Malignant director James Wan has explained the scientific origins behind the film’s extreme ending.

  • READ MORE: ‘Malignant’ review: James Wan’s bold and batshit haunted house horror

The film represents Wan’s return to horror after 2018’s Aquaman, with his previous spooky credentials including The Conjuring and its sequel, Saw, and the Insidious franchise.

Malignant might be his most bonkers project yet, with the ending particularly causing a stir among viewers for its elaborate concept – which is inspired somewhat by actual science.

The film opens in 1993, as scientists experiment on an unseen subject called Gabriel. This subject goes on a killing spree, leading scientist Dr Florence Weaver (Jacqueline McKenzie) to warn her colleagues about Gabriel’s power and ordering them to “cut out the cancer”.

In the present day, we follow Madison (Annabelle Wallis) who, after being slammed against the wall by her abusive husband Derek, starts suffering visions of a dark figure murdering people around Seattle, who kills Derek and Dr Florence Weaver.

In the third act, it’s revealed Gabriel is the killer and is actually a parasitic twin, a sentient form of a germ cell tumor called a teratoma. This was attached to Madison as a youngster, which Weaver’s team “cut” away all those years ago – leaving only a part connected to Madison’s brain.

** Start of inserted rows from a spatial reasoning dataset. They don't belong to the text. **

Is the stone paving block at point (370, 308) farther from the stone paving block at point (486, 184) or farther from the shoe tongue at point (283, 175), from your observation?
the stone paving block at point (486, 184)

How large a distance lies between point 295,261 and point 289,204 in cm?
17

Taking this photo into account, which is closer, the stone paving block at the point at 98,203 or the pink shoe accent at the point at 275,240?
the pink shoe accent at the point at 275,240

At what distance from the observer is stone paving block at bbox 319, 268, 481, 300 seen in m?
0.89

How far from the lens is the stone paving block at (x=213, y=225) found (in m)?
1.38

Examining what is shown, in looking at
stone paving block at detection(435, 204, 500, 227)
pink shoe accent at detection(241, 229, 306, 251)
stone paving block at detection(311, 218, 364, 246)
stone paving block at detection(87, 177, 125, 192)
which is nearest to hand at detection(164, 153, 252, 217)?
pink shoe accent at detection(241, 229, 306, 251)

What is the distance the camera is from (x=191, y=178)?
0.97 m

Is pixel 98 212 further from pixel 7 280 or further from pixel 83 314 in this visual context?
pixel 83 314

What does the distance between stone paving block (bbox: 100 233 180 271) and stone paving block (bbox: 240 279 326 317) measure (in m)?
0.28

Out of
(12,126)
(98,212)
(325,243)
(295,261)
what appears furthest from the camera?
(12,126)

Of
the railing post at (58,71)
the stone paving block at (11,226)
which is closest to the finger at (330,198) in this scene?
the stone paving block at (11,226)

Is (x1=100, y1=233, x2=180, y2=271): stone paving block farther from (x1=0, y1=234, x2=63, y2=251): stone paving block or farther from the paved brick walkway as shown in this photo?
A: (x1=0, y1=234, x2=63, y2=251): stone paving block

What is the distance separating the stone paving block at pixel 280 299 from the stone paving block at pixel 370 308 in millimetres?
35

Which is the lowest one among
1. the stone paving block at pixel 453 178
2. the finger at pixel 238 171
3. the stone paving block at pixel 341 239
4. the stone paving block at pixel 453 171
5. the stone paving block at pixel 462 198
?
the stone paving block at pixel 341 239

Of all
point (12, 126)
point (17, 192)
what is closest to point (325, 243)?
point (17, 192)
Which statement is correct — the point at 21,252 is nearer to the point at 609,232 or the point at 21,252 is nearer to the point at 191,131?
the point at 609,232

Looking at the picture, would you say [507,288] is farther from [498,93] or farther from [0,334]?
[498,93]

After she was struck by Derek, ‘Gabriel’ was essentially reawakened within Madison – hence why she had the visions of the murders, because in the physical sense, they’re the same person. Gabriel, by periodically taking over Madison’s body, was killing those who had wronged him.

Speaking to Entertainment Weekly, Wan revealed how this twist, while stretching the facts, is inspired by some scientific reasoning: “My wife, Ingrid [Bisu], she does a lot of research into medical anomalies. She goes, ‘There are people that are afflicted by this thing [teratomas], that were born like this.’

“I just thought, wow. So obviously my horror movie-fucked mind went immediately to the most messed-up story I could come up with. Her and I, we just started spitballing ideas and [it] eventually snowballed into a concept.







“The whole time I was thinking, how do I take this seed of an idea and actually turn it into a film and what I can do with that can possibly allow me to have fun with all kinds of practical effects that I haven’t played with in a while? You know, the blood and guts and all the cool animatronic stuff. It stemmed from all kinds of aspirations, but that really was the start of that idea.”